Os resultados de uma intervenção sobre OGMs, em especial sobre alimentos transgénicos, com alunos do ensino secundário de áreas curriculares distintas (com e sem Biologia), evidenciam o impacto de abordagens de temas de forte cariz CTS (Santos & Martins, 2009). O workshop baseou-se na realização de actividades diversificadas que incluíram desde a leitura de artigos, análise de rótulos de produtos alimentares, pesquisa de informação na Internet, até à realização de actividades prático-laboratoriais de extracção de DNA de tecidos animais e vegetais. A participação dos alunos permitiu-lhes recolher informações para uma escolha mais consciente e fundamentada em tomadas de decisão futuras sobre OGMs.

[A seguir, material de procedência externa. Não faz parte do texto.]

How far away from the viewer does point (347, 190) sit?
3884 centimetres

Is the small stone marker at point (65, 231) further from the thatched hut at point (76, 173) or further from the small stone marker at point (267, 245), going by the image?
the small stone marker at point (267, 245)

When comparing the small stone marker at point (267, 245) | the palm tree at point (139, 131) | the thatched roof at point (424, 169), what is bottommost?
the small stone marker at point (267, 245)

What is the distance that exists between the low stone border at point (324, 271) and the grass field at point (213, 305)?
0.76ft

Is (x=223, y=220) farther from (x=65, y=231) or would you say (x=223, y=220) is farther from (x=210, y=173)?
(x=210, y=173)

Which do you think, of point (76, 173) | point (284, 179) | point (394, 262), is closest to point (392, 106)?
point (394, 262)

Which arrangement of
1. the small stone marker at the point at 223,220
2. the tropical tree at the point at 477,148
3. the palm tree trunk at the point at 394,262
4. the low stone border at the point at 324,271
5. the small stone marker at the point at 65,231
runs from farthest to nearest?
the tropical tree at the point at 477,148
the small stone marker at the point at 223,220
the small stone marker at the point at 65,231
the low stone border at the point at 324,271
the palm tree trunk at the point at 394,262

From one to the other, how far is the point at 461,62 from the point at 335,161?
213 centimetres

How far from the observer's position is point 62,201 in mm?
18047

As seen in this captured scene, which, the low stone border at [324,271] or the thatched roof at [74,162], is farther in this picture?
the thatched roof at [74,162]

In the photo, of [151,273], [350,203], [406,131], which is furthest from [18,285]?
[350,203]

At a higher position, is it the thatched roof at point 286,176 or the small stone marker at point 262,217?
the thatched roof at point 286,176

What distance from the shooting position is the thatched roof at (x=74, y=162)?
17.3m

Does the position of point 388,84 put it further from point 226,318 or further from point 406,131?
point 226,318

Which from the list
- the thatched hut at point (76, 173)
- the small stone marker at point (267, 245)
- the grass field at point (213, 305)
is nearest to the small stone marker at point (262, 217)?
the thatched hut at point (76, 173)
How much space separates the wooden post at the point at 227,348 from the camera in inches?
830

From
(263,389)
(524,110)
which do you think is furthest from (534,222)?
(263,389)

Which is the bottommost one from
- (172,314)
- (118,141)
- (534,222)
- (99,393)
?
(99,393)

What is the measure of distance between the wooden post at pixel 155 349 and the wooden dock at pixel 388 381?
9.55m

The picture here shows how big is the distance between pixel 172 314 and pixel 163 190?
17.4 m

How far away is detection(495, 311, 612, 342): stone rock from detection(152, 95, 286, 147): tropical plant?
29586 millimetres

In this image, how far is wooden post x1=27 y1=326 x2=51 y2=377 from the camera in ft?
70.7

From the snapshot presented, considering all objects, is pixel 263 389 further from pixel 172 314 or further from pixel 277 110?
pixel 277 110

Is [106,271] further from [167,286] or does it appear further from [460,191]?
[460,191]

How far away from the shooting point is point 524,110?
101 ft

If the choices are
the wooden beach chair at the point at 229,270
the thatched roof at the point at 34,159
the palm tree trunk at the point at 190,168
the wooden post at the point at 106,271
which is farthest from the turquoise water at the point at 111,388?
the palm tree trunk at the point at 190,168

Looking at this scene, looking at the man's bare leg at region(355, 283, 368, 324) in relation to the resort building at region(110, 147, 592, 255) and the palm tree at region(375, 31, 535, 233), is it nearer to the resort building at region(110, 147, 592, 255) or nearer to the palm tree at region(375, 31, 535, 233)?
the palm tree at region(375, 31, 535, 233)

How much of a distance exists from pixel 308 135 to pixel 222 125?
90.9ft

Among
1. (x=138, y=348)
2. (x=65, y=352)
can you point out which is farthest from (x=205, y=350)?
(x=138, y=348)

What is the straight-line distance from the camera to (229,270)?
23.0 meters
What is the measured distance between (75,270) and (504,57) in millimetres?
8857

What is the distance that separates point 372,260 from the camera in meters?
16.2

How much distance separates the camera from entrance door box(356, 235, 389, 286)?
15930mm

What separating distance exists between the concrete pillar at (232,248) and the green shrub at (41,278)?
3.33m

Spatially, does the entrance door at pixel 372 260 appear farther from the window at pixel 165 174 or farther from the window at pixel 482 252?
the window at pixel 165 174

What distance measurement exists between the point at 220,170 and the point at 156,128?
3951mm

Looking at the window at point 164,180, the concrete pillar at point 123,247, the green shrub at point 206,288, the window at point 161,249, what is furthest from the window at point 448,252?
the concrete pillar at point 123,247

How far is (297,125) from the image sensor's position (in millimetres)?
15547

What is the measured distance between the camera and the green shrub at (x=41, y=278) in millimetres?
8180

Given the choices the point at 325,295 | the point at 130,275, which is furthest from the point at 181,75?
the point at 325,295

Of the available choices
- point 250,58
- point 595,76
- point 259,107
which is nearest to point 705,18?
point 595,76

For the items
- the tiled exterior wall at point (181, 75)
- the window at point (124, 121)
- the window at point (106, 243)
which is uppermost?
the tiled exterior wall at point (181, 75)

Os resultados mostraram que os participantes consideraram o tema relevante e interessante para ser estudado por todos os alunos e não apenas por aqueles que escolheram áreas científicas com Biologia.

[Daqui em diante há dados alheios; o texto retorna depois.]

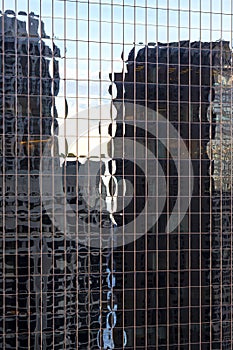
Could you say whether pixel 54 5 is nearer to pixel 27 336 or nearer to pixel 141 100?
pixel 141 100

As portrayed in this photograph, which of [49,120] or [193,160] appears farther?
[193,160]

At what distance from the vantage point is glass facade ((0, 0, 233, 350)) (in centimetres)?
2184

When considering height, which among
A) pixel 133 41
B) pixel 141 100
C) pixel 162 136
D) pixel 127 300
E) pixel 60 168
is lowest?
pixel 127 300

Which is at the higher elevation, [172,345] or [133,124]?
[133,124]

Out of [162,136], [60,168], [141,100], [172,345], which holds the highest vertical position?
[141,100]

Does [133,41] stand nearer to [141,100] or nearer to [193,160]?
[141,100]

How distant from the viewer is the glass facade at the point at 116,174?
71.7 ft

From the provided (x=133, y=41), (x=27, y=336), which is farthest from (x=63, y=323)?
(x=133, y=41)

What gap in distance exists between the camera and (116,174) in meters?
22.7

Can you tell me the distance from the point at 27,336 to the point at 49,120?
8.84 meters

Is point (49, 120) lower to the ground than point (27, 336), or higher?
higher

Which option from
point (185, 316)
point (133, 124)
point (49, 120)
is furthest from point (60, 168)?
point (185, 316)

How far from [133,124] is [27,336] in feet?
32.0

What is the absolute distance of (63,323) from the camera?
73.7 ft
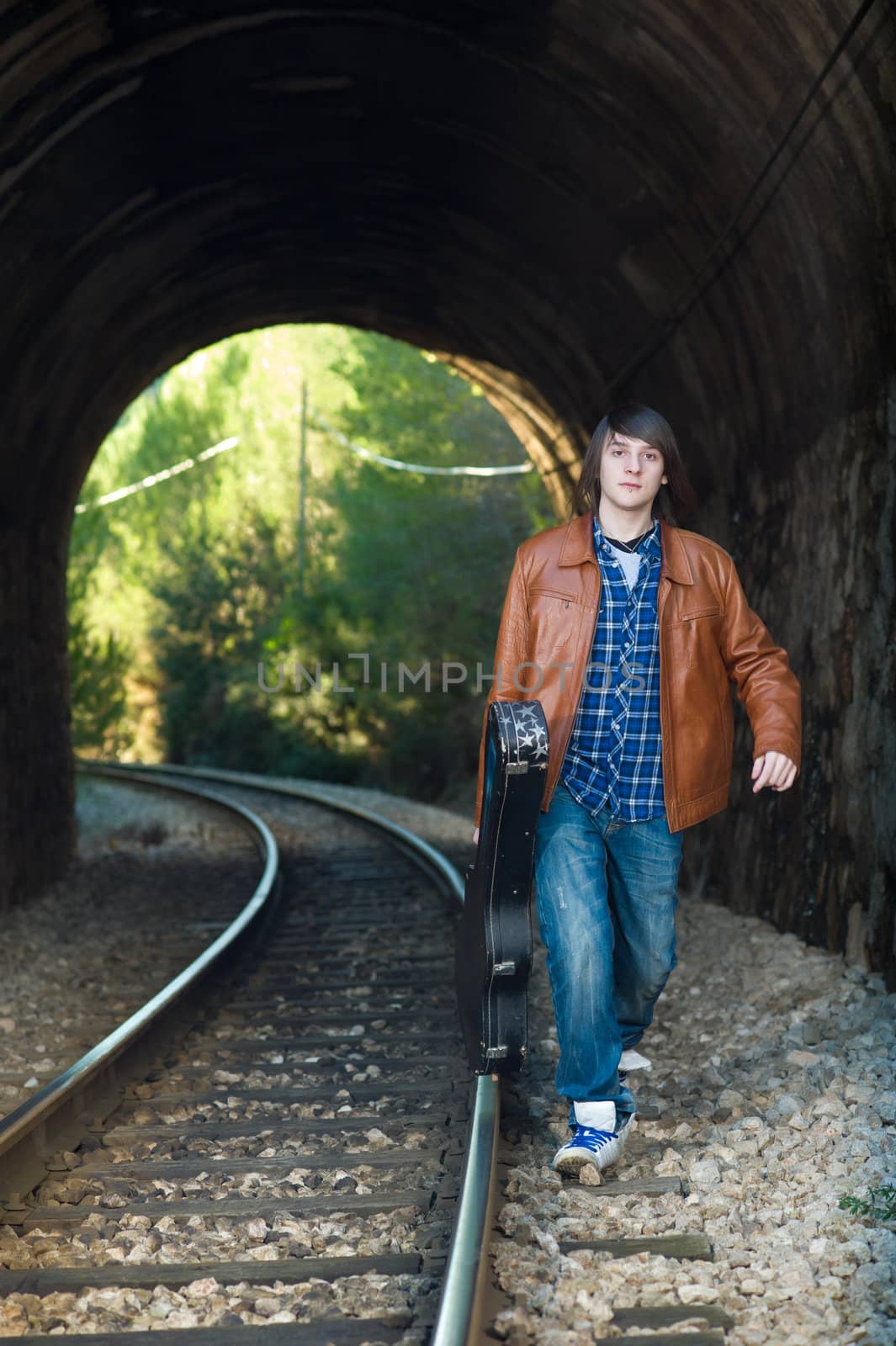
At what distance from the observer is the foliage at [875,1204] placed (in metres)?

Em suma, investigadores em educação em ciências salientam, cada vez mais, a relevância da discussão, em contextos escolares, de questões sócio-científicas controversas e actuais, que justificam pelas suas potencialidades para: a) aprender conteúdos e processos científicos; b) desenvolver imagens mais reais e humanas relativamente à consecução de actividades científicas, inerentemente complexas; c) promover o desenvolvimento de competências relevantes para a vida; d) promover literacia científica, fundamental na preparação dos alunos para uma participação activa e responsável na sociedade (Reis & Galvão, 2008). Contudo, pese embora o seu elevado potencial educativo, estas actividades não constituem uma prática comum nas aulas de ciências (Cabo-Hernández et al., 2006; Reis & Galvão, 2008), “mesmo quando integram as orientações curriculares e os professores consideram importante a sua realização” (Reis & Galvão, 2008, p.746). De entre as principais causas para a sua não realização apontam-se: a) escassez de materiais curriculares adequados (Acevedo-Díaz et al., 2002; Chagas & Oliveira, 2005); b) falta de preparação dos professores (Acevedo-Díaz et

al., 2002; Reis & Galvão, 2008), quer no que diz respeito à concepção e orientação de

actividades de discussão em sala de aula, quer na carência de conhecimentos necessários à discussão de questões sócio-científicas; c) constrangimentos impostos por programas disciplinares demasiado extensos; d) tipo de exames nacionais, que enfatiza a memorização e não valoriza estes temas, conduzindo a práticas docentes pouco centradas em análise crítica e discussão (Reis & Galvão, 2008).